Südkoreas bedachter Umgang mit der ersten Ansteckungswelle hat dem Land bisher auch wirtschaftlich geholfen: Anders als in westlichen Ländern oder China wurde die Bevölkerung nicht weggesperrt, die Wirtschaft nicht radikal heruntergefahren.

Südkorea setzte zusammen mit umfangreichen Testprogrammen und einer Hightech-Suche nach Infizierten und deren Kontaktpersonen nur auf eine gemäßigte Form der sozialen Distanzierung und Schulschließungen. Die meisten Kaufhäuser, Unternehmen und Fabriken blieben weiter geöffnet.

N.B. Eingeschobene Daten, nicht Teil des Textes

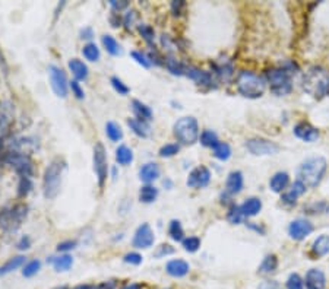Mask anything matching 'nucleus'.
<instances>
[{"instance_id": "nucleus-1", "label": "nucleus", "mask_w": 329, "mask_h": 289, "mask_svg": "<svg viewBox=\"0 0 329 289\" xmlns=\"http://www.w3.org/2000/svg\"><path fill=\"white\" fill-rule=\"evenodd\" d=\"M64 171H66V162L59 156L54 158L46 168L42 176V193L47 200H53L59 195Z\"/></svg>"}, {"instance_id": "nucleus-2", "label": "nucleus", "mask_w": 329, "mask_h": 289, "mask_svg": "<svg viewBox=\"0 0 329 289\" xmlns=\"http://www.w3.org/2000/svg\"><path fill=\"white\" fill-rule=\"evenodd\" d=\"M325 171H326V159L323 156H312L300 165L297 180L306 187L313 188L319 186V183L325 176Z\"/></svg>"}, {"instance_id": "nucleus-3", "label": "nucleus", "mask_w": 329, "mask_h": 289, "mask_svg": "<svg viewBox=\"0 0 329 289\" xmlns=\"http://www.w3.org/2000/svg\"><path fill=\"white\" fill-rule=\"evenodd\" d=\"M237 91L246 98H260L265 89H267V82L264 78H260L256 73L250 70H243L237 76Z\"/></svg>"}, {"instance_id": "nucleus-4", "label": "nucleus", "mask_w": 329, "mask_h": 289, "mask_svg": "<svg viewBox=\"0 0 329 289\" xmlns=\"http://www.w3.org/2000/svg\"><path fill=\"white\" fill-rule=\"evenodd\" d=\"M303 88L313 97H323L329 91V73L322 67H312L303 79Z\"/></svg>"}, {"instance_id": "nucleus-5", "label": "nucleus", "mask_w": 329, "mask_h": 289, "mask_svg": "<svg viewBox=\"0 0 329 289\" xmlns=\"http://www.w3.org/2000/svg\"><path fill=\"white\" fill-rule=\"evenodd\" d=\"M176 139L183 144H193L199 139V124L195 117H182L173 126Z\"/></svg>"}, {"instance_id": "nucleus-6", "label": "nucleus", "mask_w": 329, "mask_h": 289, "mask_svg": "<svg viewBox=\"0 0 329 289\" xmlns=\"http://www.w3.org/2000/svg\"><path fill=\"white\" fill-rule=\"evenodd\" d=\"M267 81L271 91L275 95H287L291 92V79L290 73L286 69H269L267 72Z\"/></svg>"}, {"instance_id": "nucleus-7", "label": "nucleus", "mask_w": 329, "mask_h": 289, "mask_svg": "<svg viewBox=\"0 0 329 289\" xmlns=\"http://www.w3.org/2000/svg\"><path fill=\"white\" fill-rule=\"evenodd\" d=\"M0 158L6 165H11L21 177H30L31 178L32 174H34V162H32L31 156L27 155V154L11 152V154H6Z\"/></svg>"}, {"instance_id": "nucleus-8", "label": "nucleus", "mask_w": 329, "mask_h": 289, "mask_svg": "<svg viewBox=\"0 0 329 289\" xmlns=\"http://www.w3.org/2000/svg\"><path fill=\"white\" fill-rule=\"evenodd\" d=\"M93 164L95 176L98 180V186L104 187L108 177V161H107V151L101 142H97L94 146Z\"/></svg>"}, {"instance_id": "nucleus-9", "label": "nucleus", "mask_w": 329, "mask_h": 289, "mask_svg": "<svg viewBox=\"0 0 329 289\" xmlns=\"http://www.w3.org/2000/svg\"><path fill=\"white\" fill-rule=\"evenodd\" d=\"M27 215H28V206L16 205L0 213V225L8 231H15L16 228H19Z\"/></svg>"}, {"instance_id": "nucleus-10", "label": "nucleus", "mask_w": 329, "mask_h": 289, "mask_svg": "<svg viewBox=\"0 0 329 289\" xmlns=\"http://www.w3.org/2000/svg\"><path fill=\"white\" fill-rule=\"evenodd\" d=\"M49 79H50L53 92L59 98H66L69 92V82H68L66 73L63 72L59 66L50 64L49 66Z\"/></svg>"}, {"instance_id": "nucleus-11", "label": "nucleus", "mask_w": 329, "mask_h": 289, "mask_svg": "<svg viewBox=\"0 0 329 289\" xmlns=\"http://www.w3.org/2000/svg\"><path fill=\"white\" fill-rule=\"evenodd\" d=\"M246 148L250 154H253V155L256 156L275 155L278 151H279L278 144L271 142V140H267V139H260V137L247 140Z\"/></svg>"}, {"instance_id": "nucleus-12", "label": "nucleus", "mask_w": 329, "mask_h": 289, "mask_svg": "<svg viewBox=\"0 0 329 289\" xmlns=\"http://www.w3.org/2000/svg\"><path fill=\"white\" fill-rule=\"evenodd\" d=\"M155 241V235L152 228L149 227V224H142L136 228L135 231L134 239H132V246L136 250H146V248L152 247Z\"/></svg>"}, {"instance_id": "nucleus-13", "label": "nucleus", "mask_w": 329, "mask_h": 289, "mask_svg": "<svg viewBox=\"0 0 329 289\" xmlns=\"http://www.w3.org/2000/svg\"><path fill=\"white\" fill-rule=\"evenodd\" d=\"M209 181H211V171L206 166L201 165L192 170V173L187 177L186 184L192 188H202V187L208 186Z\"/></svg>"}, {"instance_id": "nucleus-14", "label": "nucleus", "mask_w": 329, "mask_h": 289, "mask_svg": "<svg viewBox=\"0 0 329 289\" xmlns=\"http://www.w3.org/2000/svg\"><path fill=\"white\" fill-rule=\"evenodd\" d=\"M312 231H313V225L309 221H306V219H296L288 227L290 237L293 238V239H296V241L304 239L308 235L312 234Z\"/></svg>"}, {"instance_id": "nucleus-15", "label": "nucleus", "mask_w": 329, "mask_h": 289, "mask_svg": "<svg viewBox=\"0 0 329 289\" xmlns=\"http://www.w3.org/2000/svg\"><path fill=\"white\" fill-rule=\"evenodd\" d=\"M189 270H190V266H189V263L183 260V258H173V260H170L167 264H165V272H167V275H170L171 278L176 279H180V278H185L186 275L189 273Z\"/></svg>"}, {"instance_id": "nucleus-16", "label": "nucleus", "mask_w": 329, "mask_h": 289, "mask_svg": "<svg viewBox=\"0 0 329 289\" xmlns=\"http://www.w3.org/2000/svg\"><path fill=\"white\" fill-rule=\"evenodd\" d=\"M294 134L304 142H315L319 137V130L308 122H301V123L296 124Z\"/></svg>"}, {"instance_id": "nucleus-17", "label": "nucleus", "mask_w": 329, "mask_h": 289, "mask_svg": "<svg viewBox=\"0 0 329 289\" xmlns=\"http://www.w3.org/2000/svg\"><path fill=\"white\" fill-rule=\"evenodd\" d=\"M160 166L158 164H155V162H146L144 165L139 168V173H138V176H139V180L145 183V184H151V183H154L155 180H158L160 178Z\"/></svg>"}, {"instance_id": "nucleus-18", "label": "nucleus", "mask_w": 329, "mask_h": 289, "mask_svg": "<svg viewBox=\"0 0 329 289\" xmlns=\"http://www.w3.org/2000/svg\"><path fill=\"white\" fill-rule=\"evenodd\" d=\"M326 278L322 270L310 269L306 273V289H325Z\"/></svg>"}, {"instance_id": "nucleus-19", "label": "nucleus", "mask_w": 329, "mask_h": 289, "mask_svg": "<svg viewBox=\"0 0 329 289\" xmlns=\"http://www.w3.org/2000/svg\"><path fill=\"white\" fill-rule=\"evenodd\" d=\"M243 174L240 171H233L230 173L228 177H227V183H226V191L227 195L230 196H234V195H238L243 188Z\"/></svg>"}, {"instance_id": "nucleus-20", "label": "nucleus", "mask_w": 329, "mask_h": 289, "mask_svg": "<svg viewBox=\"0 0 329 289\" xmlns=\"http://www.w3.org/2000/svg\"><path fill=\"white\" fill-rule=\"evenodd\" d=\"M68 67L72 72L75 81H78V82L85 81L88 78V75H90L88 66L82 60H79V59H71L69 63H68Z\"/></svg>"}, {"instance_id": "nucleus-21", "label": "nucleus", "mask_w": 329, "mask_h": 289, "mask_svg": "<svg viewBox=\"0 0 329 289\" xmlns=\"http://www.w3.org/2000/svg\"><path fill=\"white\" fill-rule=\"evenodd\" d=\"M13 118V107L9 103L0 104V136L9 129Z\"/></svg>"}, {"instance_id": "nucleus-22", "label": "nucleus", "mask_w": 329, "mask_h": 289, "mask_svg": "<svg viewBox=\"0 0 329 289\" xmlns=\"http://www.w3.org/2000/svg\"><path fill=\"white\" fill-rule=\"evenodd\" d=\"M47 261L53 266L56 272H68L73 266V257L71 254H60L47 258Z\"/></svg>"}, {"instance_id": "nucleus-23", "label": "nucleus", "mask_w": 329, "mask_h": 289, "mask_svg": "<svg viewBox=\"0 0 329 289\" xmlns=\"http://www.w3.org/2000/svg\"><path fill=\"white\" fill-rule=\"evenodd\" d=\"M187 78H190L192 81H195L198 85H211L212 83V76L211 73L201 70L198 67H186V73Z\"/></svg>"}, {"instance_id": "nucleus-24", "label": "nucleus", "mask_w": 329, "mask_h": 289, "mask_svg": "<svg viewBox=\"0 0 329 289\" xmlns=\"http://www.w3.org/2000/svg\"><path fill=\"white\" fill-rule=\"evenodd\" d=\"M132 111L136 115V118H139V120H144V122H151L152 120V117H154V114H152V110L146 105L142 101H139V100H134L132 101Z\"/></svg>"}, {"instance_id": "nucleus-25", "label": "nucleus", "mask_w": 329, "mask_h": 289, "mask_svg": "<svg viewBox=\"0 0 329 289\" xmlns=\"http://www.w3.org/2000/svg\"><path fill=\"white\" fill-rule=\"evenodd\" d=\"M262 209V202L257 197H250L243 202V205L240 206V210L243 213V216H256L257 213Z\"/></svg>"}, {"instance_id": "nucleus-26", "label": "nucleus", "mask_w": 329, "mask_h": 289, "mask_svg": "<svg viewBox=\"0 0 329 289\" xmlns=\"http://www.w3.org/2000/svg\"><path fill=\"white\" fill-rule=\"evenodd\" d=\"M127 126L130 127V130L134 132L136 136L139 137H148L149 133H151V127H149V123L148 122H144V120H139V118H129L127 120Z\"/></svg>"}, {"instance_id": "nucleus-27", "label": "nucleus", "mask_w": 329, "mask_h": 289, "mask_svg": "<svg viewBox=\"0 0 329 289\" xmlns=\"http://www.w3.org/2000/svg\"><path fill=\"white\" fill-rule=\"evenodd\" d=\"M134 151L126 146V144H120L117 149H116V162L119 165L122 166H127L130 165L134 162Z\"/></svg>"}, {"instance_id": "nucleus-28", "label": "nucleus", "mask_w": 329, "mask_h": 289, "mask_svg": "<svg viewBox=\"0 0 329 289\" xmlns=\"http://www.w3.org/2000/svg\"><path fill=\"white\" fill-rule=\"evenodd\" d=\"M25 263H27V261H25V257H24V256H15V257L9 258L3 266H0V278L9 275L12 272L18 270V269H21Z\"/></svg>"}, {"instance_id": "nucleus-29", "label": "nucleus", "mask_w": 329, "mask_h": 289, "mask_svg": "<svg viewBox=\"0 0 329 289\" xmlns=\"http://www.w3.org/2000/svg\"><path fill=\"white\" fill-rule=\"evenodd\" d=\"M288 184H290V176L287 173H277L269 181L271 190L275 193H282L287 188Z\"/></svg>"}, {"instance_id": "nucleus-30", "label": "nucleus", "mask_w": 329, "mask_h": 289, "mask_svg": "<svg viewBox=\"0 0 329 289\" xmlns=\"http://www.w3.org/2000/svg\"><path fill=\"white\" fill-rule=\"evenodd\" d=\"M101 42H103V47L105 49V52L112 56H120L123 50H122V45L117 42V40L114 38L113 35H108L105 34L101 37Z\"/></svg>"}, {"instance_id": "nucleus-31", "label": "nucleus", "mask_w": 329, "mask_h": 289, "mask_svg": "<svg viewBox=\"0 0 329 289\" xmlns=\"http://www.w3.org/2000/svg\"><path fill=\"white\" fill-rule=\"evenodd\" d=\"M312 253L318 257H323L329 253V235H320L312 246Z\"/></svg>"}, {"instance_id": "nucleus-32", "label": "nucleus", "mask_w": 329, "mask_h": 289, "mask_svg": "<svg viewBox=\"0 0 329 289\" xmlns=\"http://www.w3.org/2000/svg\"><path fill=\"white\" fill-rule=\"evenodd\" d=\"M158 197V188L154 187L152 184H145L141 187L139 190V200L145 203V205H149V203H154Z\"/></svg>"}, {"instance_id": "nucleus-33", "label": "nucleus", "mask_w": 329, "mask_h": 289, "mask_svg": "<svg viewBox=\"0 0 329 289\" xmlns=\"http://www.w3.org/2000/svg\"><path fill=\"white\" fill-rule=\"evenodd\" d=\"M41 270V261L38 258H32L22 266V276L24 278H34Z\"/></svg>"}, {"instance_id": "nucleus-34", "label": "nucleus", "mask_w": 329, "mask_h": 289, "mask_svg": "<svg viewBox=\"0 0 329 289\" xmlns=\"http://www.w3.org/2000/svg\"><path fill=\"white\" fill-rule=\"evenodd\" d=\"M105 134L112 142H120L123 139V130L122 127L114 122H108L105 124Z\"/></svg>"}, {"instance_id": "nucleus-35", "label": "nucleus", "mask_w": 329, "mask_h": 289, "mask_svg": "<svg viewBox=\"0 0 329 289\" xmlns=\"http://www.w3.org/2000/svg\"><path fill=\"white\" fill-rule=\"evenodd\" d=\"M82 54L88 62H98L100 57H101L100 49H98V45H97L95 42H88V44H85L82 49Z\"/></svg>"}, {"instance_id": "nucleus-36", "label": "nucleus", "mask_w": 329, "mask_h": 289, "mask_svg": "<svg viewBox=\"0 0 329 289\" xmlns=\"http://www.w3.org/2000/svg\"><path fill=\"white\" fill-rule=\"evenodd\" d=\"M164 64H165V67H167V70L171 73V75L182 76V75H185L186 73L185 66L179 62L177 59H174V57H167V59L164 60Z\"/></svg>"}, {"instance_id": "nucleus-37", "label": "nucleus", "mask_w": 329, "mask_h": 289, "mask_svg": "<svg viewBox=\"0 0 329 289\" xmlns=\"http://www.w3.org/2000/svg\"><path fill=\"white\" fill-rule=\"evenodd\" d=\"M168 235L171 239L174 241H183L185 239V231H183V227L180 224V221L177 219H173L168 225Z\"/></svg>"}, {"instance_id": "nucleus-38", "label": "nucleus", "mask_w": 329, "mask_h": 289, "mask_svg": "<svg viewBox=\"0 0 329 289\" xmlns=\"http://www.w3.org/2000/svg\"><path fill=\"white\" fill-rule=\"evenodd\" d=\"M212 152H214V156L216 159L220 161H227L230 156H231V148L230 144L224 143V142H218V143L212 148Z\"/></svg>"}, {"instance_id": "nucleus-39", "label": "nucleus", "mask_w": 329, "mask_h": 289, "mask_svg": "<svg viewBox=\"0 0 329 289\" xmlns=\"http://www.w3.org/2000/svg\"><path fill=\"white\" fill-rule=\"evenodd\" d=\"M278 268V258L277 256L271 254V256H267L264 258L262 264L259 266V273H272L275 272Z\"/></svg>"}, {"instance_id": "nucleus-40", "label": "nucleus", "mask_w": 329, "mask_h": 289, "mask_svg": "<svg viewBox=\"0 0 329 289\" xmlns=\"http://www.w3.org/2000/svg\"><path fill=\"white\" fill-rule=\"evenodd\" d=\"M201 143L206 146V148H214L220 140H218V136H216L215 132H212V130H204L202 133H201Z\"/></svg>"}, {"instance_id": "nucleus-41", "label": "nucleus", "mask_w": 329, "mask_h": 289, "mask_svg": "<svg viewBox=\"0 0 329 289\" xmlns=\"http://www.w3.org/2000/svg\"><path fill=\"white\" fill-rule=\"evenodd\" d=\"M32 190V180L30 177H21L18 184V197H27Z\"/></svg>"}, {"instance_id": "nucleus-42", "label": "nucleus", "mask_w": 329, "mask_h": 289, "mask_svg": "<svg viewBox=\"0 0 329 289\" xmlns=\"http://www.w3.org/2000/svg\"><path fill=\"white\" fill-rule=\"evenodd\" d=\"M138 31H139V34H141V37H142V38H144L145 41L148 42L149 45H154L155 32L149 25H146V23H141V25H138Z\"/></svg>"}, {"instance_id": "nucleus-43", "label": "nucleus", "mask_w": 329, "mask_h": 289, "mask_svg": "<svg viewBox=\"0 0 329 289\" xmlns=\"http://www.w3.org/2000/svg\"><path fill=\"white\" fill-rule=\"evenodd\" d=\"M110 83H112V86L114 88V91L119 93V95H123L124 97V95H127V93L130 92V88L119 76H112L110 78Z\"/></svg>"}, {"instance_id": "nucleus-44", "label": "nucleus", "mask_w": 329, "mask_h": 289, "mask_svg": "<svg viewBox=\"0 0 329 289\" xmlns=\"http://www.w3.org/2000/svg\"><path fill=\"white\" fill-rule=\"evenodd\" d=\"M179 151H180V144L179 143H167L164 146H161L158 155L161 158H171V156L177 155Z\"/></svg>"}, {"instance_id": "nucleus-45", "label": "nucleus", "mask_w": 329, "mask_h": 289, "mask_svg": "<svg viewBox=\"0 0 329 289\" xmlns=\"http://www.w3.org/2000/svg\"><path fill=\"white\" fill-rule=\"evenodd\" d=\"M182 244L187 253H196L201 248V239L198 237H187L182 241Z\"/></svg>"}, {"instance_id": "nucleus-46", "label": "nucleus", "mask_w": 329, "mask_h": 289, "mask_svg": "<svg viewBox=\"0 0 329 289\" xmlns=\"http://www.w3.org/2000/svg\"><path fill=\"white\" fill-rule=\"evenodd\" d=\"M123 261L126 264H130V266H139V264H142L144 257L139 253H136V251H130V253L124 254Z\"/></svg>"}, {"instance_id": "nucleus-47", "label": "nucleus", "mask_w": 329, "mask_h": 289, "mask_svg": "<svg viewBox=\"0 0 329 289\" xmlns=\"http://www.w3.org/2000/svg\"><path fill=\"white\" fill-rule=\"evenodd\" d=\"M243 213H242V210H240V206H231V209L228 210V213H227V219L231 222V224H240L242 221H243Z\"/></svg>"}, {"instance_id": "nucleus-48", "label": "nucleus", "mask_w": 329, "mask_h": 289, "mask_svg": "<svg viewBox=\"0 0 329 289\" xmlns=\"http://www.w3.org/2000/svg\"><path fill=\"white\" fill-rule=\"evenodd\" d=\"M130 56L134 57V60L139 66H142L145 69H149L151 67V62H149V59H148V56L144 54L142 52H138V50H134V52L130 53Z\"/></svg>"}, {"instance_id": "nucleus-49", "label": "nucleus", "mask_w": 329, "mask_h": 289, "mask_svg": "<svg viewBox=\"0 0 329 289\" xmlns=\"http://www.w3.org/2000/svg\"><path fill=\"white\" fill-rule=\"evenodd\" d=\"M138 21V12L136 11H129L124 13L123 16V25L126 27V30H132L135 27V23Z\"/></svg>"}, {"instance_id": "nucleus-50", "label": "nucleus", "mask_w": 329, "mask_h": 289, "mask_svg": "<svg viewBox=\"0 0 329 289\" xmlns=\"http://www.w3.org/2000/svg\"><path fill=\"white\" fill-rule=\"evenodd\" d=\"M76 248V241L75 239H66V241H62L57 244V253H62V254H68L69 251H72Z\"/></svg>"}, {"instance_id": "nucleus-51", "label": "nucleus", "mask_w": 329, "mask_h": 289, "mask_svg": "<svg viewBox=\"0 0 329 289\" xmlns=\"http://www.w3.org/2000/svg\"><path fill=\"white\" fill-rule=\"evenodd\" d=\"M304 285H303V280L301 278L298 276L297 273H293L290 275V278L287 280V289H303Z\"/></svg>"}, {"instance_id": "nucleus-52", "label": "nucleus", "mask_w": 329, "mask_h": 289, "mask_svg": "<svg viewBox=\"0 0 329 289\" xmlns=\"http://www.w3.org/2000/svg\"><path fill=\"white\" fill-rule=\"evenodd\" d=\"M69 89L72 91V93L78 98V100H83L85 98V92H83V88L81 86V83L78 81H72L69 82Z\"/></svg>"}, {"instance_id": "nucleus-53", "label": "nucleus", "mask_w": 329, "mask_h": 289, "mask_svg": "<svg viewBox=\"0 0 329 289\" xmlns=\"http://www.w3.org/2000/svg\"><path fill=\"white\" fill-rule=\"evenodd\" d=\"M174 253V248L171 247V246H168V244H163V246H160L158 250L154 253V256L157 258H161L165 257V256H170V254H173Z\"/></svg>"}, {"instance_id": "nucleus-54", "label": "nucleus", "mask_w": 329, "mask_h": 289, "mask_svg": "<svg viewBox=\"0 0 329 289\" xmlns=\"http://www.w3.org/2000/svg\"><path fill=\"white\" fill-rule=\"evenodd\" d=\"M18 250H21V251H25V250H28V248H31V238L28 237V235H24V237L18 241Z\"/></svg>"}, {"instance_id": "nucleus-55", "label": "nucleus", "mask_w": 329, "mask_h": 289, "mask_svg": "<svg viewBox=\"0 0 329 289\" xmlns=\"http://www.w3.org/2000/svg\"><path fill=\"white\" fill-rule=\"evenodd\" d=\"M95 289H117V280H104L101 283H97Z\"/></svg>"}, {"instance_id": "nucleus-56", "label": "nucleus", "mask_w": 329, "mask_h": 289, "mask_svg": "<svg viewBox=\"0 0 329 289\" xmlns=\"http://www.w3.org/2000/svg\"><path fill=\"white\" fill-rule=\"evenodd\" d=\"M297 195L293 191V190H290L288 193H286L284 196H282V202L284 203H287V205H294L296 202H297Z\"/></svg>"}, {"instance_id": "nucleus-57", "label": "nucleus", "mask_w": 329, "mask_h": 289, "mask_svg": "<svg viewBox=\"0 0 329 289\" xmlns=\"http://www.w3.org/2000/svg\"><path fill=\"white\" fill-rule=\"evenodd\" d=\"M110 6L113 8L116 12H120L126 9L127 6H129V2H126V0H122V2H116V0H112L110 2Z\"/></svg>"}, {"instance_id": "nucleus-58", "label": "nucleus", "mask_w": 329, "mask_h": 289, "mask_svg": "<svg viewBox=\"0 0 329 289\" xmlns=\"http://www.w3.org/2000/svg\"><path fill=\"white\" fill-rule=\"evenodd\" d=\"M185 6V3L183 2H180V0H174L173 3H171V11H173V15H180V9Z\"/></svg>"}, {"instance_id": "nucleus-59", "label": "nucleus", "mask_w": 329, "mask_h": 289, "mask_svg": "<svg viewBox=\"0 0 329 289\" xmlns=\"http://www.w3.org/2000/svg\"><path fill=\"white\" fill-rule=\"evenodd\" d=\"M93 37H94L93 28L86 27V28H83V30H81V38H82V40H91Z\"/></svg>"}, {"instance_id": "nucleus-60", "label": "nucleus", "mask_w": 329, "mask_h": 289, "mask_svg": "<svg viewBox=\"0 0 329 289\" xmlns=\"http://www.w3.org/2000/svg\"><path fill=\"white\" fill-rule=\"evenodd\" d=\"M117 289H144V286H142V283L130 282V283H126V285H123V286H120V288Z\"/></svg>"}, {"instance_id": "nucleus-61", "label": "nucleus", "mask_w": 329, "mask_h": 289, "mask_svg": "<svg viewBox=\"0 0 329 289\" xmlns=\"http://www.w3.org/2000/svg\"><path fill=\"white\" fill-rule=\"evenodd\" d=\"M72 289H95V283H81L73 286Z\"/></svg>"}, {"instance_id": "nucleus-62", "label": "nucleus", "mask_w": 329, "mask_h": 289, "mask_svg": "<svg viewBox=\"0 0 329 289\" xmlns=\"http://www.w3.org/2000/svg\"><path fill=\"white\" fill-rule=\"evenodd\" d=\"M56 289H60V286H59V288H56Z\"/></svg>"}]
</instances>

Zudem hat die Regierung von Präsident Moon Jae der Wirtschaft kräftig unter die Arme gegriffen. Erste Finanzspritzen ergänzte die Regierung um ein mehrjähriges Investitionsprogramm, den sogenannten koreanischen New Deal: Bis 2025 will Präsident Moon 160 Billionen Won, umgerechnet 114 Milliarden Euro, in Bereiche wie digitale Wirtschaft, Umwelttechnologien und den Ausbau des sozialen Netzes investieren, um so 1,9 Millionen neue Arbeitsplätze zu schaffen.

Präsident Moon kommt beim Volk nicht mehr gut an

Seitdem seine linke Demokratische Partei bei den Wahlen im Mai von einer Sympathiewelle zum Sieg getragen wurde, geht es mit der Popularität des Präsidenten und seiner Partei bergab. In einer neuen Umfrage überholte die größte Oppositionspartei das Regierungslager sogar erstmals seit vier Jahren. Ein Grund: In der koreanischen Innenansicht erlebt das Land derzeit die größte Krise seit dem Schrecken der Asienkrise Ende der 1990er-Jahre.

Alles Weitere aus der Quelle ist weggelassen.